A few weeks ago an Instagram friend, Carla, posted a photo of a Betsey Johnson dress that had a very familiar-looking print. If you look carefully at the print above you’ll see young women, all of whom seem to be having a problem with their skirts flying up.
The print is, in fact, a redoing of the Springmaid girl, a topic I’ve written about quite a few times. What started out as a risque ad campaign for Springs Mills fabrics and sheets was eventually made into a series of fabrics for the company. Springs Mills not only decorated their corporate offices with the prints, they also had items made up for sale and they offered the fabrics to clothing manufacturers and home sewers.

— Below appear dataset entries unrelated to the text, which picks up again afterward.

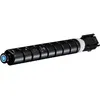 Image de Canon C-EXV 58 C - Cyan - Toner
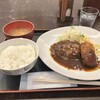 東京厨房 虎ノ門三丁目店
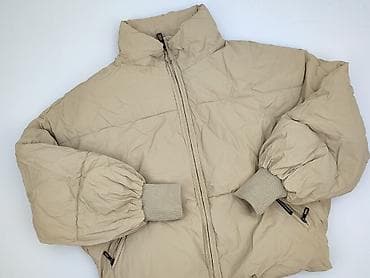 producent kurtek: Zara, Kurtka zimowa damska, rozmiar XS — 1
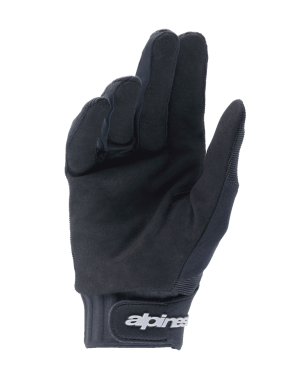Youth A-Dura Gloves
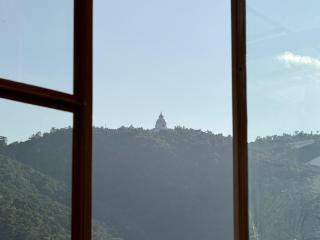 Hostel Nepal Pvt Ltd - 1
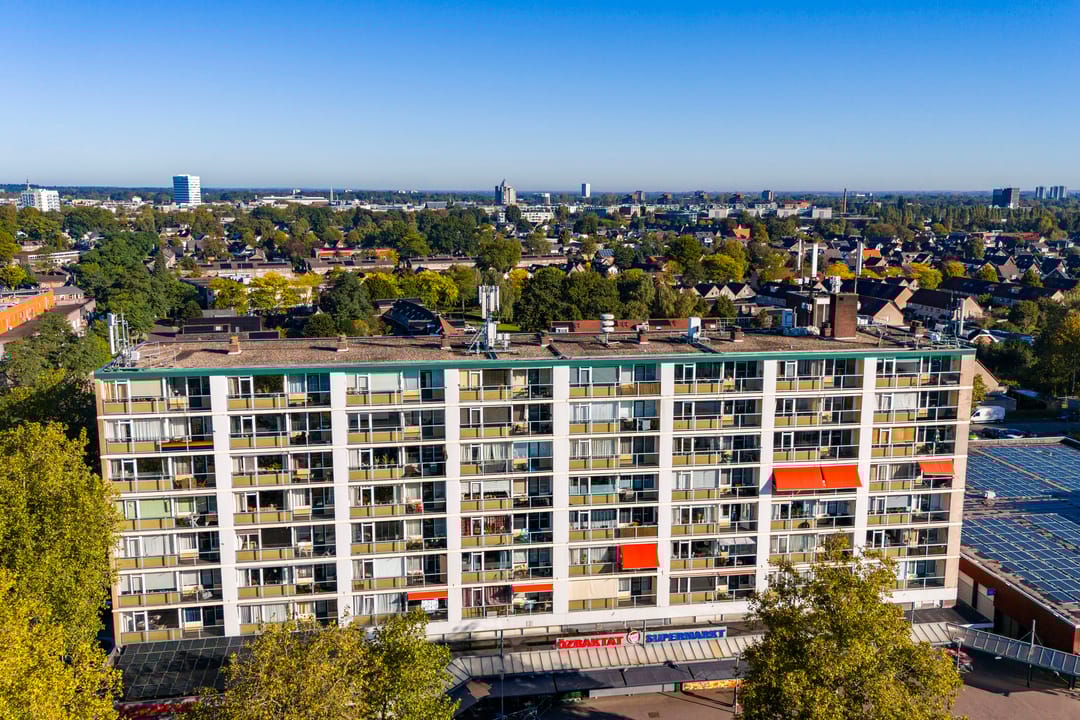 Foto 28 van Talingweg 93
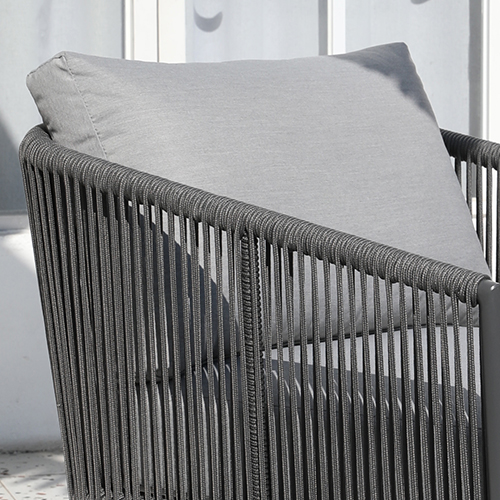 hongdi furniture news YASS sofa 04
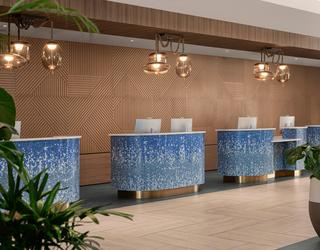 Image of Sheraton San Diego Resort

So how did Betsey Johnson end up with a print that was designed for a bed sheet maker over sixty years ago? I can’t possibly know for sure, but I have constructed a possible scenario.
A fabric “designer” is wandering through a flea market in search of inspiration. The designer spots a sixty-year-old shirt made of the Springmaid fabric. The designer buys the shirt and returns to her office where the Springmaid girls are cut apart and re-positioned, their clothes given a change of color, and then the new design is put on a black background. The fabric is printed and someone from Betsey Johnson spots it at a wholesalers. The fabric just screams “Betsey Johnson,” so it is bought and used to make dresses sometime in the 1990s.
Or I could be completely off base, and the fabric maker contacted Springs Mills and got permission to use their design.
Clothing design has no copyright protection in the US, but textile designs are protected. Regardless, it is really quite common to see vintage textiles reproduced in this way. Tammis Keefe and Vested Gentress are two that I’ve written about in the past. Like I said, it is possible that the maker of this fabric had permission to use the design. That has been known to happen as in the case of fabric maker Michael Miller using Tammis Keefe designs. Actually, Keefe has been dead many years and she left no heirs, but Michael Miller gave complete credit to Keefe, putting her signature on the fabrics.
So, no judgement, just an observation of one more thing that can be confusing, especially to newer buyers of vintage. Yes, those Springmaid girls do look like they came from 1950, but the colors and label say otherwise.
Many thanks to Carla who graciously let me use her photos.
It has occurred to me that there is a third possibility – that the fabric was actually made by Springmaid. The company is still in business, and so it is possible.
Ballyhoo Vintage has a hat lined in this fabric in the original colorway.